But that doesn’t mean that only 150 amateur players will get to join the pro ranks this year. After the five rounds are over, teams can sign unlimited undrafted players for a maximum of $20,000 each. Of course, last year the 6th-round slot bonuses ranged from $237k to $250k, with 10th-rounders just under $150k, and post-10th-rounders able to go up to $125k without counting against the team’s bonus pool, so the question is whether the undrafted players will want to settle for so much less this summer or hold out and try again next year when the draft will go back to at least 20 rounds.
It’s easy to scoff at the later rounds of the draft, since the odds are so low for each individual player to pan out. As a group, though, they absolutely have an impact. Ken Rosenthal of The Athletic notes (via Sportradar) that, of the thousand or so players who entered the pros via the draft and played at least one MLB game in 2019, nearly half of them were taken in the 6th round or later.

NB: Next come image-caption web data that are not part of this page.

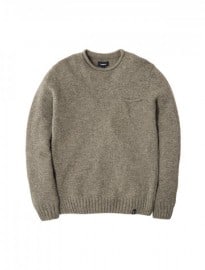 Budock Jumper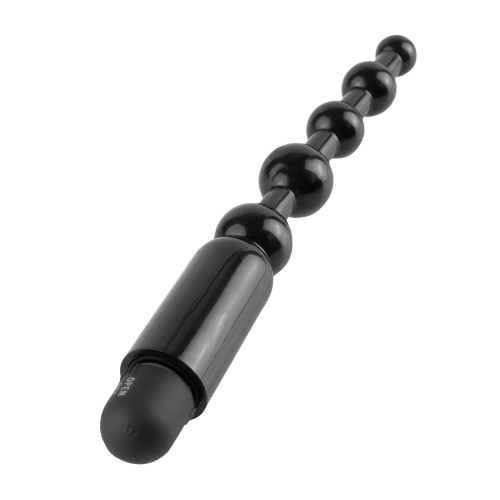 Anal Fantasy Beginners Power Beads Black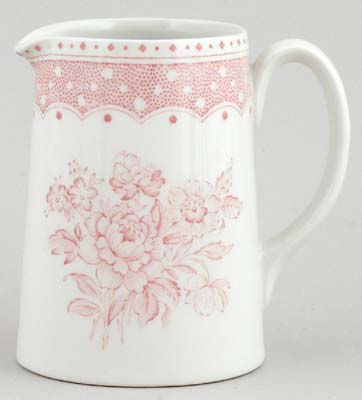 Jug or Pitcher Tankard small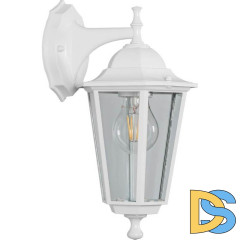 Уличный настенный светильник Feron 6202 11065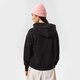 dámska mikina CHAMPION MIKINA S KAPUCŇOU HOODED SWEATSHIRT 114982kk001 farba čierna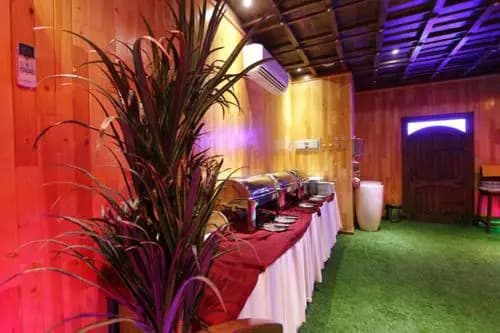 Albayrahaa Hotel - photo 18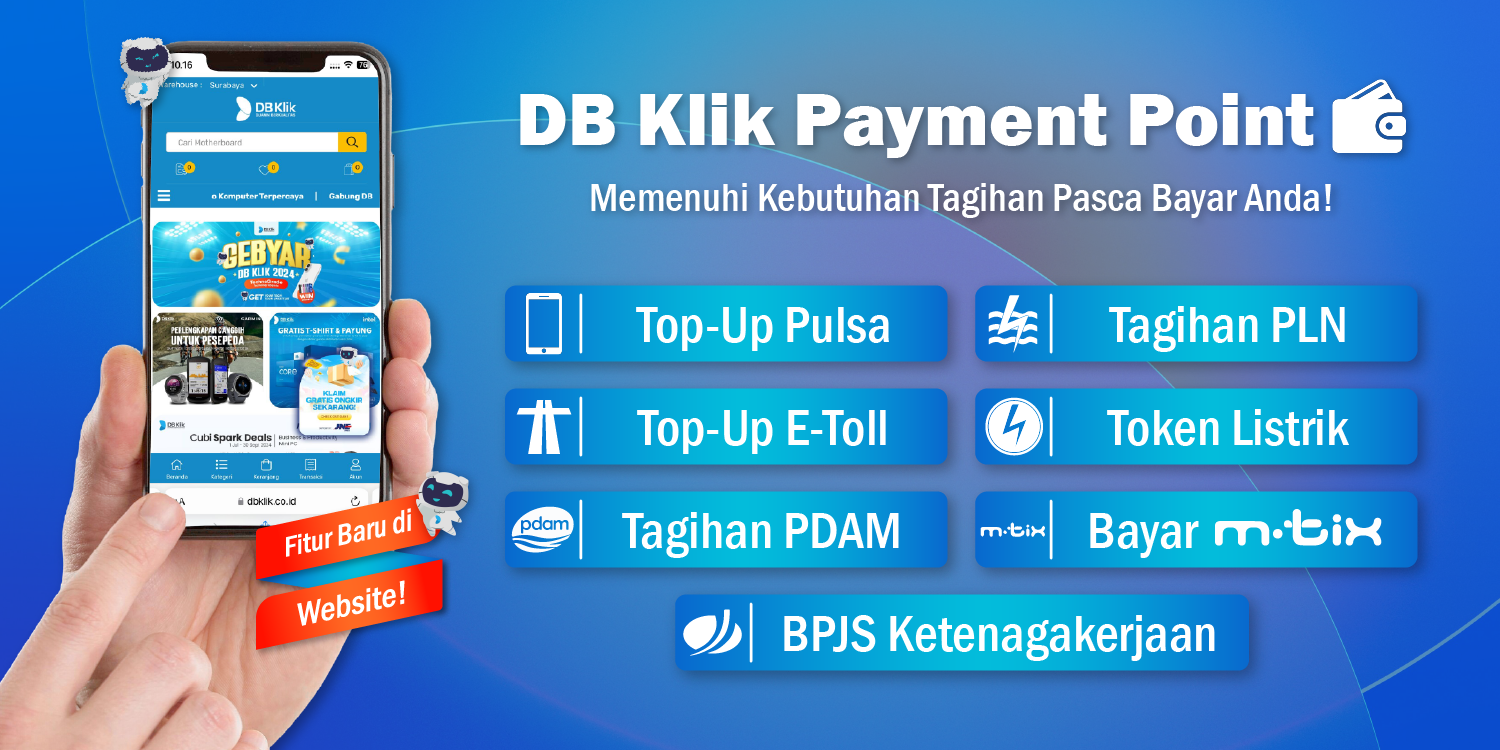 DB Klik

And those mid/late-rounds aren’t just token names and role players. Here’s a list of some current A’s who were selected after the 5th round:
- Marcus Semien (6th)
- Khris Davis (7th)
- Mark Canha (7th)
- Lou Trivino (11th) (by the A’s)
- Ramon Laureano (16th)
- Chris Bassitt (16th)
- Seth Brown (19th) (by the A’s)
- Mike Fiers (22nd)
- Jake Diekman (30th)
That’s a substantial chunk of Oakland’s core. Semien was their MVP last year, Fiers was their best starting pitcher, Davis is the top slugger when he’s right and is also the highest-paid player in franchise history, Laureano is a budding star, Canha just put up a 4-WAR season, and Diekman just received a multi-year deal in free agency. Sure, there are top picks on the roster too, like 1st-rounders Matt Chapman, Matt Olson, Sean Manaea, and A.J. Puk; 2nd-rounder Chad Pinder; and 3rd-rounders Jesus Luzardo and Sean Murphy, but the point is the later rounds are no joke.
(Looking through the last decade of A’s drafts, a few other post-5th-rounders include All-Stars in Max Muncy and Blake Treinen, plus Dan Straily, A.J. Griffin, and Ryan Dull.)

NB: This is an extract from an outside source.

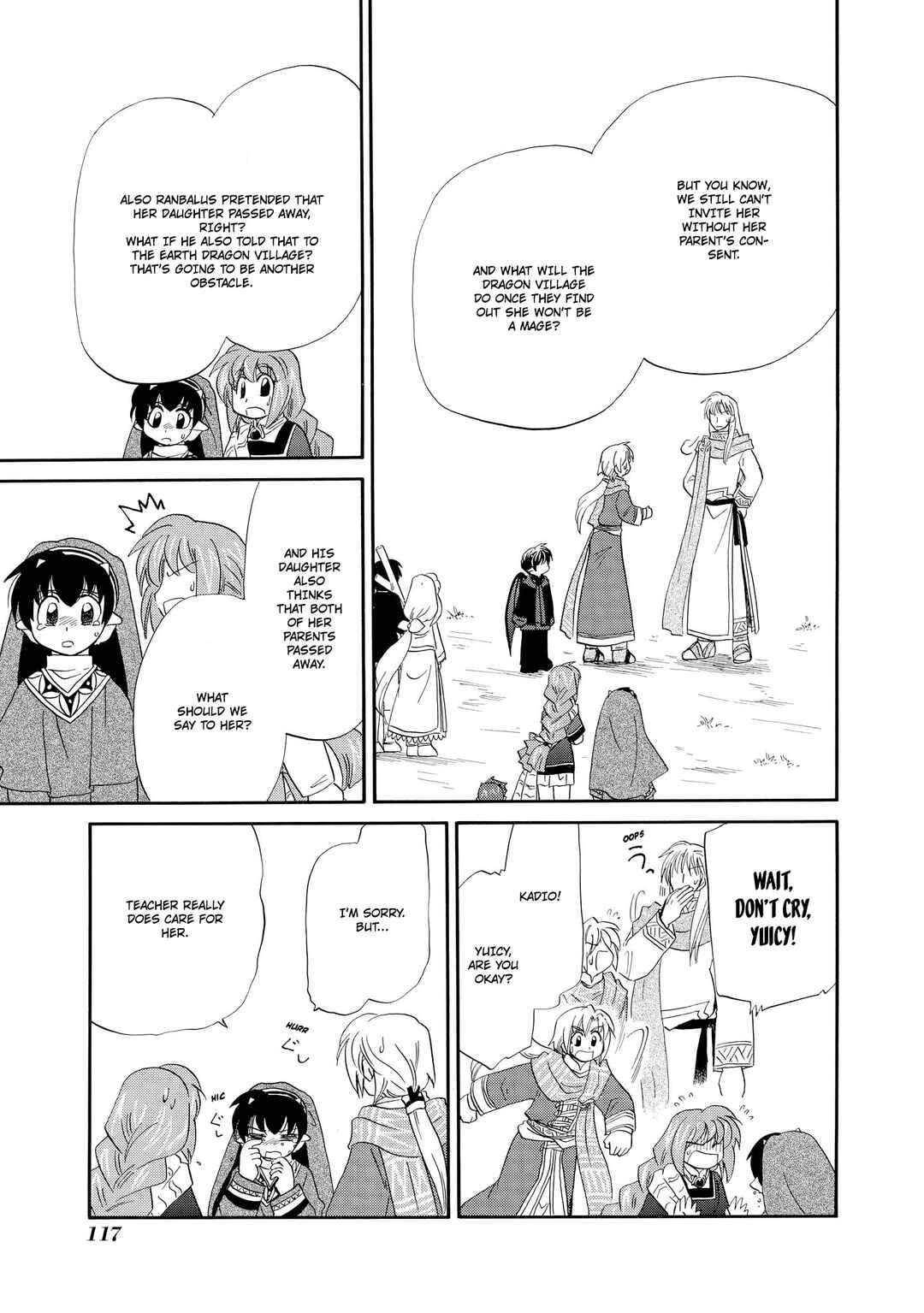 Chapter 52 - Page 14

Here’s another way to look at it. In the 2013 draft, among all teams, the following players were chosen in the 6th-10th rounds: Matthew Boyd, Adam Frazier, Kendall Graveman, Brad Keller, Trey Mancini, Mitch Garver (2019 Silver Slugger), Zack Godley, Mike Tauchman, and Emilio Pagan. plus 2019 All-Star super-sub Jeff McNeil (12th round). Those are just the highlights, with dozens more who have at least appeared in the majors.
Again, this truncated draft doesn’t necessarily mean that none of these mid/late-round players can ever make it. They can go pro this year by signing for virtually nothing and gambling on themselves, essentially doubling-down on what was already an extremely risky career path by also forgoing any meaningful bonus money. Or, at least some of them can stay in school and wait until next year, at the risk of an injury or a slump that tanks their stock — though even then, college rosters have their own realistic limits so presumably not everyone can stay/play there, and even if that logistical problem was solved then the 2021 draft would become overloaded (with nearly two classes worth of amateurs packed into potentially one-half of the normal number of rounds).

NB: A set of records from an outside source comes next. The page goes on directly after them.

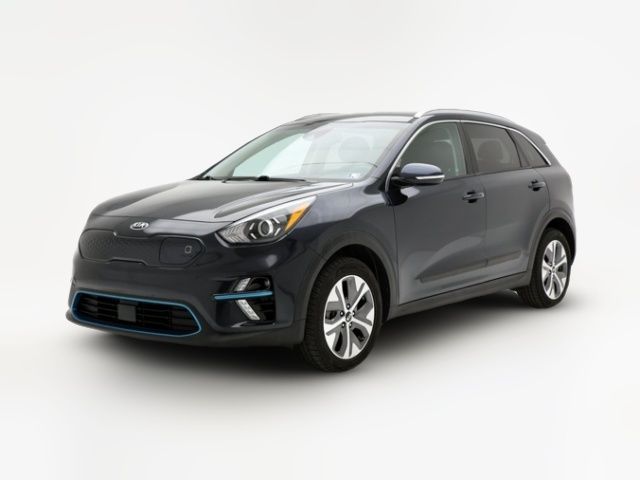 2021 Kia Niro EV EX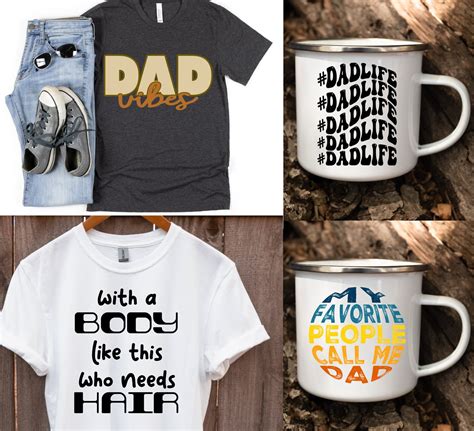 Download Father's Day Bundle Commercial Use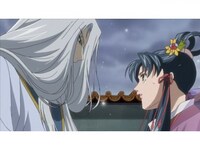 無料視聴あり アニメ 彩雲国物語 第2シリーズ の動画まとめ 初月無料 動画配信サービスのビデオマーケット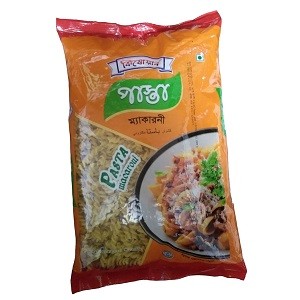 কিষোয়ান পাস্তা ম্যাকারনী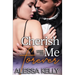 Cherish Me Forever: A Hartley Brothers Romance Suspense Novel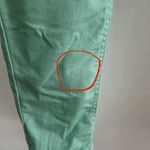 Tinsel Seafoam Green Skinny Jeans Size 28 Photo 5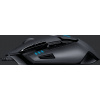 Logitech herní myš G402 Hyperion Fury / optická/ 8 tlačítek/ 4000dpi/ USB/ černá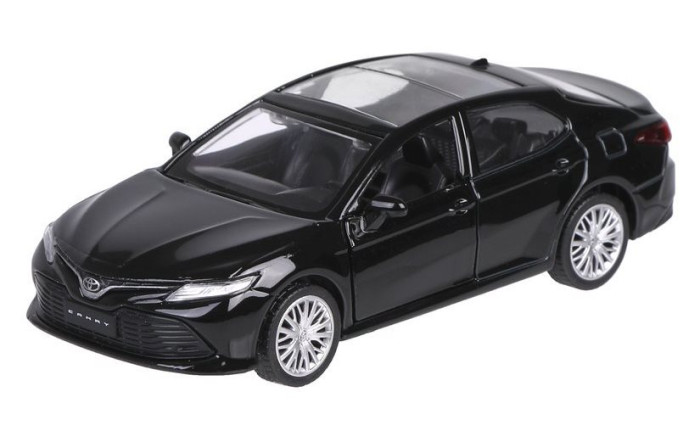 

Пламенный мотор Машина инерционная металлическая Toyota Camry, Машина инерционная металлическая Toyota Camry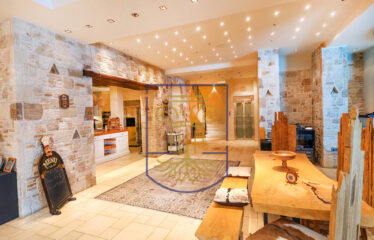 Protected: Luxurious Mansion, 1.285 sq.m.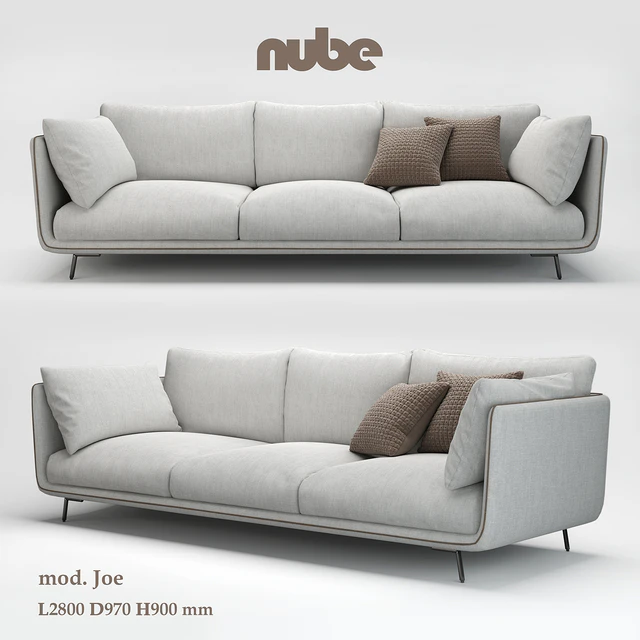 sofa Nube Joe — Скачать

To be honest, it’s impossible to say what affect this will have on anything. Maybe it’ll just be a one-year blip that will correct itself over time, and the worthy players who go undrafted will still be uncovered one way or other. Or maybe some of them will choose other sports, or get on with their lives in other professions entirely knowing that they have something like a 5% chance of ever making it in MLB even if things go completely back to normal. For what it’s worth, Rosenthal’s report mentions that “the league does not expect to permanently lose talented young players who would have turned professional this year.”
The point is, these are not insignificant rounds being cut. If we were just talking about dropping the back half and keeping things to 20 rounds, then that might be less important, especially with short-season Low-A leagues expected to be eliminated anyway (and thus fewer spots to fill in each organization). But five rounds means that some legit prospects will be left out, for now at least. Personally, I think 10 rounds would have made more sense, and Passan says many teams felt that way too. This feels to me like a cost-cutting measure that is penny-wise but pound-foolish, on top of generally being a big ol’ buzzkill to add to this year’s growing pile of sadness.
As for the A’s, they’re famously a creative team, so hopefully they will be able to adapt to the new situation and make the best of it somehow. There will be fewer chances to get fancy with the bonus pool in an effort to go overslot in later rounds to steal extra talent (as they love to do), but perhaps more opportunities to poach a bunch of intriguing college seniors off the undrafted open market. Maybe they’ll go even harder than usual after one big upside prize within their five rounds, or maybe they’ll go extra safe and polished on all their picks to increase the odds of at least getting something out of their 2020 class.
Whatever happens, it will all be theoretical for a while anyway, since it seems less and less likely there will be any minor league season this year. The draft is tentatively scheduled for June 10, so see what happens more then.
Oh, and if you were upset about the Astros’ relatively light punishment for cheating, remember that without a 1st- or 2nd-round pick they’ve now lost 40% of their entire 2020 class. At least that’s one happy result from an otherwise bummer piece of news.